Tunisia attack: British victims to be repatriated
30 June 2015
From the section UK
Patients were cared for by medics experienced at bringing injured soldiers back to the UK
Britons killed by a gunman in last week’s Tunisian beach attack will start being repatriated on Wednesday, Downing Street has said.
Twenty-one Britons have been identified as victims, with nine more believed to among the dead, it added.
The repatriation process is expected to take several days and will be followed by a joint inquest into the deaths of all the British victims.
All seriously injured Britons have now been flown out of Tunisia.
The RAF flew the last four of the seriously injured back to the UK on Tuesday and they are now in hospital undergoing treatment.
Tunisian authorities have arrested several people on suspicion of helping the gunman Seifeddine Rezgui, who had links to the jihadist group Islamic State (IS).
Rezgui, a 23-year-old student, was shot dead by police.

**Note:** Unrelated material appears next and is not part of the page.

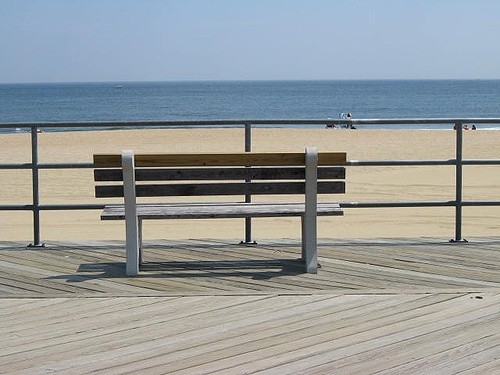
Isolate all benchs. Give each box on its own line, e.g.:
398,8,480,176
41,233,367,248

Downing Street has ruled out a British inquiry into last Friday’s attack, saying British police would assist the Tunisian investigation.
The government was “working closely” with victims’ families and has offered to fly the bodies by RAF plane to Brize Norton in Oxfordshire before taking them home, Downing Street said.

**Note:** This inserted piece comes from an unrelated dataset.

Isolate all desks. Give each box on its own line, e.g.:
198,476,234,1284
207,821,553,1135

The joint inquest will be opened by the West London coroner, it added.
There is currently a team of 27 people in Tunisia, from the Foreign Office, the Ministry of Defence and the police, working on security.
The four injured Britons returned on a specially modified RAF C17 transport plane which had left Brize Norton in Oxfordshire for Tunisia on Monday afternoon.
Medics experienced at bringing injured service personnel back from operations overseas were on board.